== INFORMATION PROVIDED

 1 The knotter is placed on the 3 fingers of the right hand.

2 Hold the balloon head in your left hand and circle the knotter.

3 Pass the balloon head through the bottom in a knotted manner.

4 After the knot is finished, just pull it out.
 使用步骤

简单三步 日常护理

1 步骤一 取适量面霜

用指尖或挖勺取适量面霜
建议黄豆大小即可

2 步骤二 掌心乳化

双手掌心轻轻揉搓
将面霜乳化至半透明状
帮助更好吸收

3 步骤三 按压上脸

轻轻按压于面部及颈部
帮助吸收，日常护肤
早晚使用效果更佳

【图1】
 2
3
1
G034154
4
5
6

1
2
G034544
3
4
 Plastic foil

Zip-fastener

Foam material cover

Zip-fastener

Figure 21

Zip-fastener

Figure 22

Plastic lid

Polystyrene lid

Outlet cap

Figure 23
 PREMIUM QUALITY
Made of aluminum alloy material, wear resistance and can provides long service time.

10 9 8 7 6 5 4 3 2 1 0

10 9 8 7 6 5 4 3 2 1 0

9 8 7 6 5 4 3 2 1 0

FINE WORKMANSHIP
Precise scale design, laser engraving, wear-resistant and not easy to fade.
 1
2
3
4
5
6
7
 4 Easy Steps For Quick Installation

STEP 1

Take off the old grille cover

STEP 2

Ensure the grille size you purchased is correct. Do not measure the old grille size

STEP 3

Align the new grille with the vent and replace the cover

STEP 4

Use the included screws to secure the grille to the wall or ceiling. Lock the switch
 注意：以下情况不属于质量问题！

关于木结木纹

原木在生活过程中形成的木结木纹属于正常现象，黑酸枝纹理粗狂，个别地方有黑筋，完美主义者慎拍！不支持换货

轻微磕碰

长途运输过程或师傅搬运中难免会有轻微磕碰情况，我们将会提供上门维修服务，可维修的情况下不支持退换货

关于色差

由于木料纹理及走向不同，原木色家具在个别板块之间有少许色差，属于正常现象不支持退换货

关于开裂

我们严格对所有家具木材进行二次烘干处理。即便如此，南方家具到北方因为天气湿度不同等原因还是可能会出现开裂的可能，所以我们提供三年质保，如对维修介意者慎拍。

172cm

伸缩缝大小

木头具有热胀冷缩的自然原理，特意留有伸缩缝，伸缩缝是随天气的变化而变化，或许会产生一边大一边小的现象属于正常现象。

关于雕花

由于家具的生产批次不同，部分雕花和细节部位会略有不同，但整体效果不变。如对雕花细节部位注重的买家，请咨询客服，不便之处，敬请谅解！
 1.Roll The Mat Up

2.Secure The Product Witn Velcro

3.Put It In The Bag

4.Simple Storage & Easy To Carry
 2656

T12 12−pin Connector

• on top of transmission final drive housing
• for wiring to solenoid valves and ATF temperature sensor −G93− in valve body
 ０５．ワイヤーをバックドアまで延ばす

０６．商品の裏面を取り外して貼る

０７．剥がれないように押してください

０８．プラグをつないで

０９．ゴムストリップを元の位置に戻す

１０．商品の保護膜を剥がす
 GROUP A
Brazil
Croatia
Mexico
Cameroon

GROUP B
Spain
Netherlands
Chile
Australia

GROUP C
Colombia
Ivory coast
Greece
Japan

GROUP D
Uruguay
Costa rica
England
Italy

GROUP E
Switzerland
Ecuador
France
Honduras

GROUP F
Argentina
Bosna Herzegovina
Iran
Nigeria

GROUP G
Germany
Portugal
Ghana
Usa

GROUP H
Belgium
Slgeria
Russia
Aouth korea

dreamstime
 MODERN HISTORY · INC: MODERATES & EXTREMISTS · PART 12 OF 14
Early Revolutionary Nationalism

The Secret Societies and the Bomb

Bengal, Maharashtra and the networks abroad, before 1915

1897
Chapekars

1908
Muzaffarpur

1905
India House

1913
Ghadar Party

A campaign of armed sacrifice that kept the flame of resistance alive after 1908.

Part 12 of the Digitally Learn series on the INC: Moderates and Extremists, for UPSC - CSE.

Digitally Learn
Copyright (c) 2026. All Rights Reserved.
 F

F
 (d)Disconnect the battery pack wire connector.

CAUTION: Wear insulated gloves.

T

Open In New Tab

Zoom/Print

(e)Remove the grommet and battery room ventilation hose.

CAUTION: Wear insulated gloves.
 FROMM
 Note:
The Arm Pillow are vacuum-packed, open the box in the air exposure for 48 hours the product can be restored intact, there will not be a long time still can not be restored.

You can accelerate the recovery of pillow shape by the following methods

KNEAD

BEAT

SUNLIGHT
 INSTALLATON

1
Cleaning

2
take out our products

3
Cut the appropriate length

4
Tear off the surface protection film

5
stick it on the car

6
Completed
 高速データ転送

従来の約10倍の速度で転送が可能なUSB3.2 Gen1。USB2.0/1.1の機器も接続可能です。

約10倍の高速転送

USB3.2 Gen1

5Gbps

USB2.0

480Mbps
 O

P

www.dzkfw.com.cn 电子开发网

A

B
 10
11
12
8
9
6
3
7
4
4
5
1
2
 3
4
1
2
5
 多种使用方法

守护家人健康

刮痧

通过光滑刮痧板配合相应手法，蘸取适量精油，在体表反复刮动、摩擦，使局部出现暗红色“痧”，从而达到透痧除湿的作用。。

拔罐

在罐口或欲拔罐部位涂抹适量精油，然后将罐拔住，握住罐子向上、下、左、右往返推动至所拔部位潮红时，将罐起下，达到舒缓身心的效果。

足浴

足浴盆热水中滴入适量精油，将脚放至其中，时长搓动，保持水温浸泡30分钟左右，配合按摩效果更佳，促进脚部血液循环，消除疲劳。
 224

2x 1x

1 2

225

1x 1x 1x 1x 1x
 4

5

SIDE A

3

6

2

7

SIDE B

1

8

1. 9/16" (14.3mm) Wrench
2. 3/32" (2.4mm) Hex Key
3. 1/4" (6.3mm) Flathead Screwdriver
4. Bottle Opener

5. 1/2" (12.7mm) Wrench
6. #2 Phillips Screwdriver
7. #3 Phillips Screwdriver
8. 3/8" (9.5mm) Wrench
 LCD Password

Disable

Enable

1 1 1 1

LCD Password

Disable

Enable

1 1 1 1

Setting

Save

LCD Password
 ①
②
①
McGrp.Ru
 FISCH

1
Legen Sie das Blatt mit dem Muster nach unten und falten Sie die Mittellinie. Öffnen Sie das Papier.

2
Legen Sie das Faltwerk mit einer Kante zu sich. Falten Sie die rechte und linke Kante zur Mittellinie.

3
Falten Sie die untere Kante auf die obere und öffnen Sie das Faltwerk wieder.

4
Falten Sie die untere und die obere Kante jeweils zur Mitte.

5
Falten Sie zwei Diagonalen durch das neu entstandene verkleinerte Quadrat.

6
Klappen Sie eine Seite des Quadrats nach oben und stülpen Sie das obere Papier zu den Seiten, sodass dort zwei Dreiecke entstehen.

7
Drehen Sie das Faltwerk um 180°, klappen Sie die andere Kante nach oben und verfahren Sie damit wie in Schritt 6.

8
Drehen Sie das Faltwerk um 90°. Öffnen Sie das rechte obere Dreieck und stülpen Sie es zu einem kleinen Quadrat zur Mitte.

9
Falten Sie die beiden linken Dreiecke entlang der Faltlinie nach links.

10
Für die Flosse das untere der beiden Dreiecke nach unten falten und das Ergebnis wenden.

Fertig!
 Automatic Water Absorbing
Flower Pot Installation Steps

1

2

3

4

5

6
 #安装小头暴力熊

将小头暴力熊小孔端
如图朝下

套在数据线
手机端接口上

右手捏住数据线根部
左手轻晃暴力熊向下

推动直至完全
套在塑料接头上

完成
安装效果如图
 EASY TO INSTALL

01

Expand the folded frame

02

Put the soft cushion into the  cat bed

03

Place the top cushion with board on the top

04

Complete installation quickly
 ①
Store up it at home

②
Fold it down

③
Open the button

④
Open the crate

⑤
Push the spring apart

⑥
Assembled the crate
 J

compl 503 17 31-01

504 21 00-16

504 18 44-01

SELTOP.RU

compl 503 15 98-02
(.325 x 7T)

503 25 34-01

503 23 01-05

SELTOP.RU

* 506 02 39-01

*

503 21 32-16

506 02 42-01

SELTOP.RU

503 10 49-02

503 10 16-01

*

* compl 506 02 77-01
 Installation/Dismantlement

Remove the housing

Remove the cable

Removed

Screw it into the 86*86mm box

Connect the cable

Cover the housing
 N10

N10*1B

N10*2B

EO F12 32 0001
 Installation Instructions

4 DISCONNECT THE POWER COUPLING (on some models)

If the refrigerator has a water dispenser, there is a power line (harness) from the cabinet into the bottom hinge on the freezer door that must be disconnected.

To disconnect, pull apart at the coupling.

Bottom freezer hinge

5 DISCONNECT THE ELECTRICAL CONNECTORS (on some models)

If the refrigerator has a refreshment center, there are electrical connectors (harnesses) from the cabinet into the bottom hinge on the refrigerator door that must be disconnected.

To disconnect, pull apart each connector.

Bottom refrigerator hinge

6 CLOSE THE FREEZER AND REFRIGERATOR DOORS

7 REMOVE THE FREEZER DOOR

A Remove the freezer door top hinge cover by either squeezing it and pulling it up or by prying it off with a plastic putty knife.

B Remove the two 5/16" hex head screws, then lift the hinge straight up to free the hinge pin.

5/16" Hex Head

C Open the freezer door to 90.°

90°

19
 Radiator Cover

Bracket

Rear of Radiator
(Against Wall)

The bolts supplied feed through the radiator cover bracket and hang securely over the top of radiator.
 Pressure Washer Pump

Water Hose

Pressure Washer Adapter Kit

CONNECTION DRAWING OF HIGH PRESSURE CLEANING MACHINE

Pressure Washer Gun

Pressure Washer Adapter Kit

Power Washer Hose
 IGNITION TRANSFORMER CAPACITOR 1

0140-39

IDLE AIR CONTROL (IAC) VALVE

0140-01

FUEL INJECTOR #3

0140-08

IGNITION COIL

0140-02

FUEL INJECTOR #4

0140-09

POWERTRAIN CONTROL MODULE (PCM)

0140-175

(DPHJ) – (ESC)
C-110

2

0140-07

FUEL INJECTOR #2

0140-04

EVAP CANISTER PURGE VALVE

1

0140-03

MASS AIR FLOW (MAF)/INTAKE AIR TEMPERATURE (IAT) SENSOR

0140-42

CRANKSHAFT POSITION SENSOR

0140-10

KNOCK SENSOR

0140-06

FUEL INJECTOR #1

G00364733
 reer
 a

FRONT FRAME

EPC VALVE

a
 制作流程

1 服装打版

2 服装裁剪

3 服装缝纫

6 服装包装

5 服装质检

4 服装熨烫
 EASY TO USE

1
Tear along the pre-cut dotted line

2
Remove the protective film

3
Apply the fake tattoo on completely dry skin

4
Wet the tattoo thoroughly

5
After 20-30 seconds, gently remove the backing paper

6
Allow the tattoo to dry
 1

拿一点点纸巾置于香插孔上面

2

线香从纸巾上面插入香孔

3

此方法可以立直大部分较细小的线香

====

EXERCISE GOAL => Return the lines above that include the string "oben".

REPLY =>
Klappen Sie eine Seite des Quadrats nach oben und stülpen Sie das obere Papier zu den Seiten, sodass dort zwei Dreiecke entstehen.
Drehen Sie das Faltwerk um 180°, klappen Sie die andere Kante nach oben und verfahren Sie damit wie in Schritt 6.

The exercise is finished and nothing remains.